The ultimate goal of these checks is to identify issues early and raise a healthcheck WARN event, to alert the Administrator to the issue.
Prerequisites
In order to effectively analyse the hosts that Ceph is deployed to, this feature requires a cache
of host-related metadata. The metadata is already available from cephadm’s HostFacts class and the
gather-facts
cephadm command. For the purposes of this document, we will assume that this
data is available within the mgr/cephadm “cache” structure.
Some checks will require that the host status is also populated e.g. ONLINE, OFFLINE, MAINTENANCE
Administrator Interaction
Not all users will require this feature, and must be able to ‘opt out’. For this reason, mgr/cephadm must provide controls, such as the following;
ceph cephadm compliance enable | disable | status [--format json]
ceph cephadm compliance ls [--format json]
ceph cephadm compliance enable-check <name>
ceph cephadm compliance disable-check <name>
ceph cephadm compliance set-check-interval <int>
ceph cephadm compliance get-check-interval
The status option would show the enabled/disabled state of the feature, along with the check-interval.
The ls
subcommand would show all checks in the following format;
check-name status description
Proposed Integration
The compliance checks are not required to run all the time, but instead should run at discrete
intervals. The interval would be configurable under via the set-check-interval
subcommand (default would be every 12 hours)

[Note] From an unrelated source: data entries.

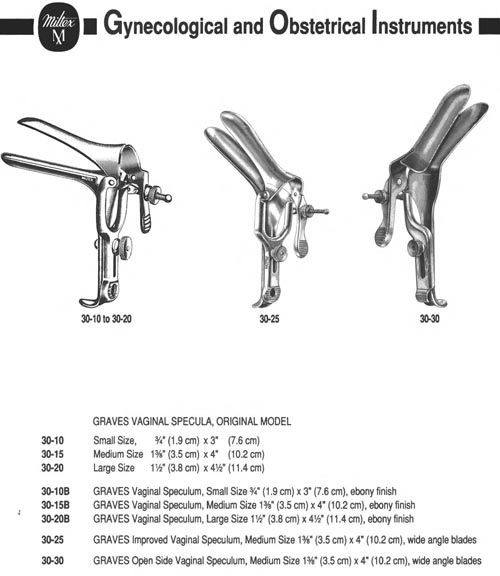 Miltex
M

Gynecological and Obstetrical Instruments

30-10 to 30-20

30-25

30-30

GRAVES VAGINAL SPECULA, ORIGINAL MODEL

30-10 Small Size, ¾" (1.9 cm) x 3" (7.6 cm)
30-15 Medium Size 1⅜" (3.5 cm) x 4" (10.2 cm)
30-20 Large Size 1½" (3.8 cm) x 4½" (11.4 cm)

30-10B GRAVES Vaginal Speculum, Small Size ¾" (1.9 cm) x 3" (7.6 cm), ebony finish
30-15B GRAVES Vaginal Speculum, Medium Size 1⅜" (3.5 cm) x 4" (10.2 cm), ebony finish
30-20B GRAVES Vaginal Speculum, Large Size 1½" (3.8 cm) x 4½" (11.4 cm), ebony finish

30-25 GRAVES Improved Vaginal Speculum, Medium Size 1⅜" (3.5 cm) x 4" (10.2 cm), wide angle blades

30-30 GRAVES Open Side Vaginal Speculum, Medium Size 1⅜" (3.5 cm) x 4" (10.2 cm), wide angle blades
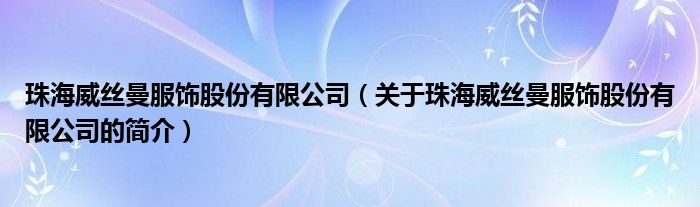 珠海威丝曼服饰股份有限公司（关于珠海威丝曼服饰股份有限公司的简介）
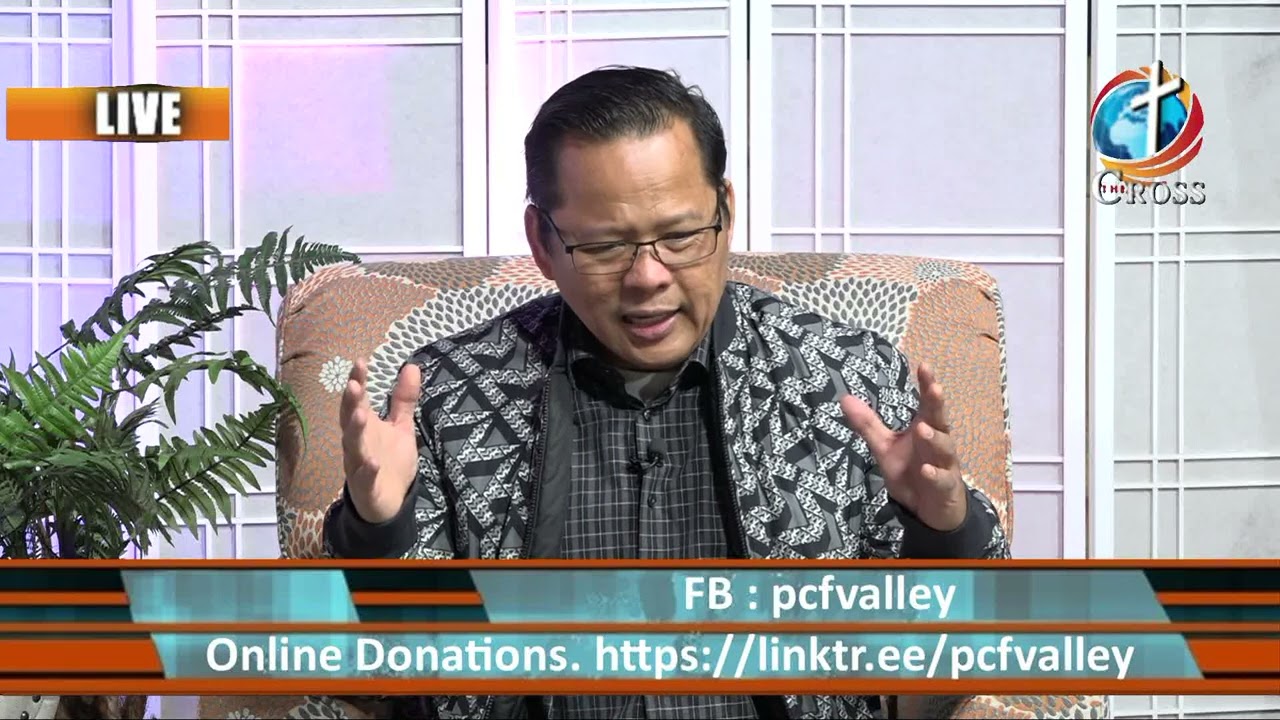 LIVE

THE CROSS

FB : pcfvalley

Online Donations. https://linktr.ee/pcfvalley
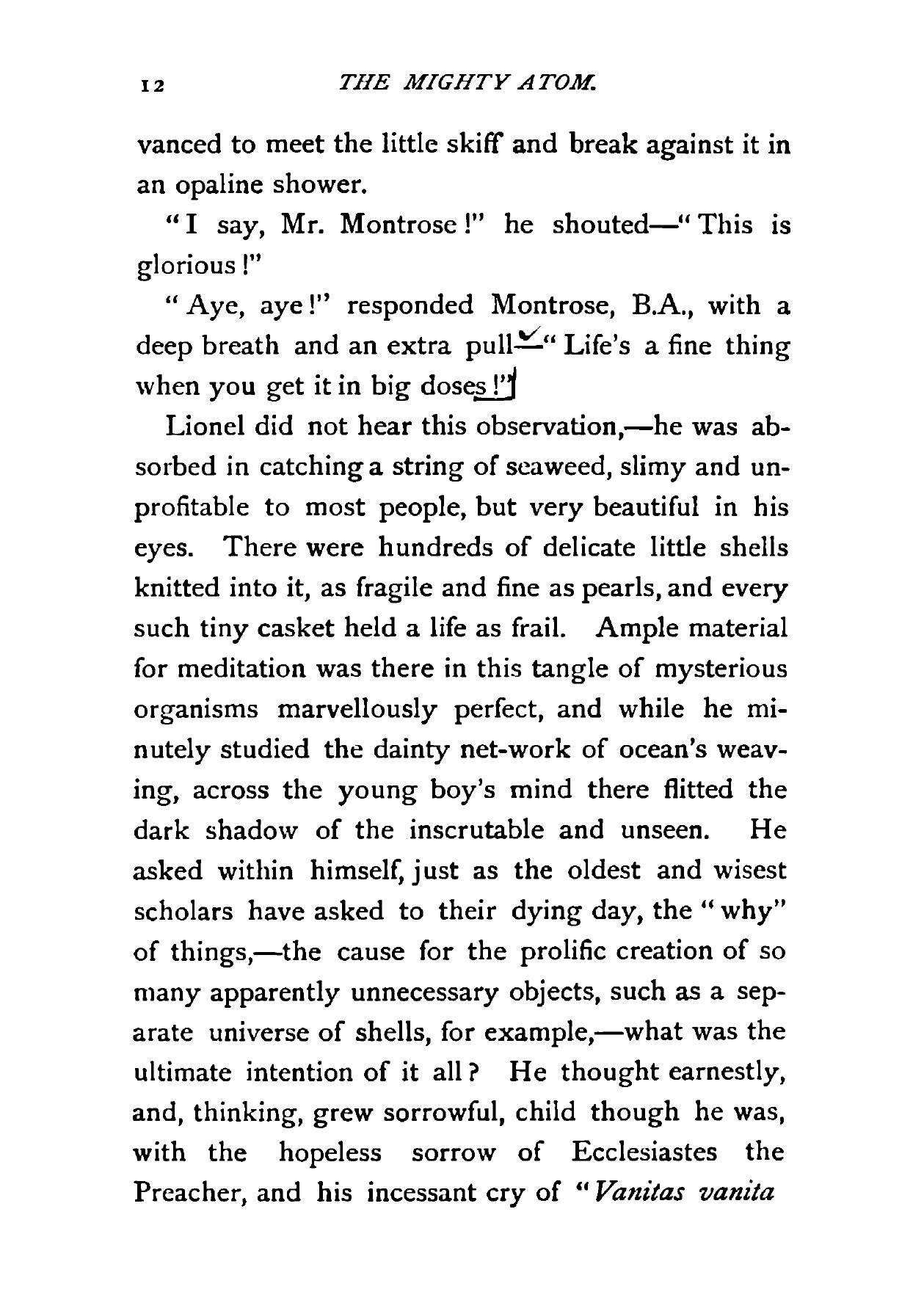 12 THE MIGHTY ATOM.

vanced to meet the little skiff and break against it in an opaline shower.

"I say, Mr. Montrose!" he shouted—"This is glorious!"

"Aye, aye!" responded Montrose, B.A., with a deep breath and an extra pull—"Life's a fine thing when you get it in big doses!"

Lionel did not hear this observation,—he was absorbed in catching a string of seaweed, slimy and unprofitable to most people, but very beautiful in his eyes. There were hundreds of delicate little shells knitted into it, as fragile and fine as pearls, and every such tiny casket held a life as frail. Ample material for meditation was there in this tangle of mysterious organisms marvellously perfect, and while he minutely studied the dainty net-work of ocean's weaving, across the young boy's mind there flitted the dark shadow of the inscrutable and unseen. He asked within himself, just as the oldest and wisest scholars have asked to their dying day, the "why" of things,—the cause for the prolific creation of so many apparently unnecessary objects, such as a separate universe of shells, for example,—what was the ultimate intention of it all? He thought earnestly, and, thinking, grew sorrowful, child though he was, with the hopeless sorrow of Ecclesiastes the Preacher, and his incessant cry of "Vanitas vanita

mgr/cephadm currently executes an event driven (time based) serve loop to act on deploy/remove and
reconcile activity. In order to execute the compliance checks, the compliance check code would be
called from this main serve loop - when the set-check-interval
is met.
Proposed Checks
All checks would push any errors to a list, so multiple issues can be escalated to the Admin at the same time. The list below provides a description of each check, with the text following the name indicating a shortname version (the shortname is the reference for command Interaction when enabling or disabling a check)
OS Consistency (OS)
all hosts must use same vendor
all hosts must be on the same major release (this check would only be applicable to distributions that offer a long-term-support strategy (RHEL, CentOS, SLES, Ubuntu etc)
src: gather-facts output
Linux Kernel Security Mode (LSM)
All hosts should have a consistent SELINUX/AppArmor configuration
src: gather-facts output
Services Check (SERVICES)
Hosts that are in an ONLINE state should adhere to the following;
all daemons (systemd units) should be enabled
all daemons should be running (not dead)
src: list_daemons output
Support Status (SUPPORT)
If support status has been detected, it should be consistent across all hosts. At this point support status is available only for Red Hat machines.
src: gather-facts output
Network : MTU (MTU)
All network interfaces on the same Ceph network (public/cluster) should have the same MTU
src: gather-facts output
Network : LinkSpeed (LINKSPEED)
All network interfaces on the same Ceph network (public/cluster) should have the same Linkspeed
src: gather-facts output
Network : Consistency (INTERFACE)
All hosts with OSDs should have consistent network configuration - eg. if some hosts do not separate cluster/public traffic but others do, that is an anomaly that would generate a compliance check warning.
src: gather-facts output
Notification Strategy
If any of the checks fail, mgr/cephadm would raise a WARN level alert
Futures
The checks highlighted here serve only as a starting point, and we should expect to expand on the checks over time.